Saturday, July 26, 2008

Painting fingernails

Labor Day weekend a couple of years ago I was fortunate enough to do something that I never got to do as a kid.

I went to camp.

No, you didn’t read incorrectly. It was actually summer camp, although it was only for a few days. There was swimming, treasure hunts, sleeping in bunkhouses, campfires and singing songs, roasting marshmallows and eating s’mores (although I have never had a s’more in my life) and talent shows. Daytime events included workshops on taking digital pictures and massage therapy. Some guys even took classes on mini-cake making with using an Easy-Bake® oven and the correct way to apply make-up when one is wearing drag or doing a drag show.
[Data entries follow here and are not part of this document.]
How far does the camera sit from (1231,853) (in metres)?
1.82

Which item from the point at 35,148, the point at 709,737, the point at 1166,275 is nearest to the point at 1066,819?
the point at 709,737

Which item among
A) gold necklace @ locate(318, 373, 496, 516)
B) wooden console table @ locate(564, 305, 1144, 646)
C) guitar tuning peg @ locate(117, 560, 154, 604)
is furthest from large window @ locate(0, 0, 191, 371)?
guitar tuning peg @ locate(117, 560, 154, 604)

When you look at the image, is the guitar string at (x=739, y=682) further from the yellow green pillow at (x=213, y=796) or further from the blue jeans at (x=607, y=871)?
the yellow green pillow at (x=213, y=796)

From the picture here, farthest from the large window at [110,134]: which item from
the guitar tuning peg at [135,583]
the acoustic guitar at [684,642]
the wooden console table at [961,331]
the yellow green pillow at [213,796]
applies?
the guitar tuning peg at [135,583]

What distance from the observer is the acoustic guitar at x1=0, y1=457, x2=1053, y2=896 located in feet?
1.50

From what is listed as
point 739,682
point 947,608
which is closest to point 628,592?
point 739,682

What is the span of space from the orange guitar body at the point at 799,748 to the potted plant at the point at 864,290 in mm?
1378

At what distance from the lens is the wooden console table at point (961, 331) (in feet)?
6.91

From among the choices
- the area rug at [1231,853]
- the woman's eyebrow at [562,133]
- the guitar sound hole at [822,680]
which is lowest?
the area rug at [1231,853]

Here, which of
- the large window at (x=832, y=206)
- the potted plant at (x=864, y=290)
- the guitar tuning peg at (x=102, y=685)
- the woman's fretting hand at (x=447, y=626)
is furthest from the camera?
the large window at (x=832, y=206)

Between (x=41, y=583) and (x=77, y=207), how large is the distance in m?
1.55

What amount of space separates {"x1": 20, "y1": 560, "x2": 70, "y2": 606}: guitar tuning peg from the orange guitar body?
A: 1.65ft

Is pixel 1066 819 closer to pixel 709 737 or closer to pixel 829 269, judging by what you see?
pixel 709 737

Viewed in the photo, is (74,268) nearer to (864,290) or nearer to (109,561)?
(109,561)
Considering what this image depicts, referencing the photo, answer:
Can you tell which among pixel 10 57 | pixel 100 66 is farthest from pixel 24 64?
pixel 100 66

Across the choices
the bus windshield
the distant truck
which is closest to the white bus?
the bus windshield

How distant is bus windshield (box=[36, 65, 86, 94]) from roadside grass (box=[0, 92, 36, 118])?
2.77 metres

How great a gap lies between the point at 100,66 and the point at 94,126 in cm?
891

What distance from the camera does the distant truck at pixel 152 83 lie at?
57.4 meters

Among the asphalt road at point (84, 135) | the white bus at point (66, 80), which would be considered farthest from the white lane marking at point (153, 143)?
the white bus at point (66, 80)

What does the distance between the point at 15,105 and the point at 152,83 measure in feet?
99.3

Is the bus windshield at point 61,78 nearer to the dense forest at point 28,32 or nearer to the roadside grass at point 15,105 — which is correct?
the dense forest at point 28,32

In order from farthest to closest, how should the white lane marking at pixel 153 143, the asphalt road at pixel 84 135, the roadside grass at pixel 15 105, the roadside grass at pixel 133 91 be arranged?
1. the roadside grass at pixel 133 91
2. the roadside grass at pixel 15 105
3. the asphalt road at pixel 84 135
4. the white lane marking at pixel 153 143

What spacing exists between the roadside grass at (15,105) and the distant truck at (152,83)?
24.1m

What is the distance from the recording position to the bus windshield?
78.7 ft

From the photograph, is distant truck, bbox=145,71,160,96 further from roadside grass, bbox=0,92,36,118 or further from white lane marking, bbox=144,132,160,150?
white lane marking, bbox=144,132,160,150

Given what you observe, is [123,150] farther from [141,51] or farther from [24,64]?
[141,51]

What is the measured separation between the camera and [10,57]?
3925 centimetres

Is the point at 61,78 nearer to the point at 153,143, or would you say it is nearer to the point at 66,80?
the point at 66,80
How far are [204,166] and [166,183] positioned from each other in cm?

Oh, I guess I should have mentioned….it was camp for gay men only. Well, anyone who identified as gay, bi or transgendered to male.

Gay Camp is held once a year and the year I attended it was at Camp Hannibal Lechter (and still is). Ok, maybe the name of the camp is really Solomon Schechter, but my version makes it seem like so much more fun. Of course, the good folks running the camp for us weren’t anything like Hannibal Lechter, but it makes for a much more interesting story when painted my wa

Speaking of painting, and the real point of this blog entry….

One of the things that some of the 130 guys that were there did was paint their fingernails. The point of the weekend was that we were all in our own [gay] space and could be free to do whatever we wanted. And for a lot of men, that freedom meant that we could paint our fingernails if we wanted.

There were a lot of pretty colors, too. After all, they had all been picked out by gay guys for a gay weekend!

I have to admit that I did not paint my nails. I was too “straight” for that. While I did not look down on my fellow brothers for doing so, I felt it was not for me. Even amongst the gayest of the queers, I felt like I had a façade to maintain. I was jealous, too, of the guys that were free enough to walk about with ten different colors adorning the tips of their fingers. Manly guys that could kick most any dude’s ass and they were walking around with nail polish on, and yet I could not go that road.

Pity, isn’t it, that some of us choose to live this way? Usually it is not the things that we do that give us regrets, but the things that we do not do.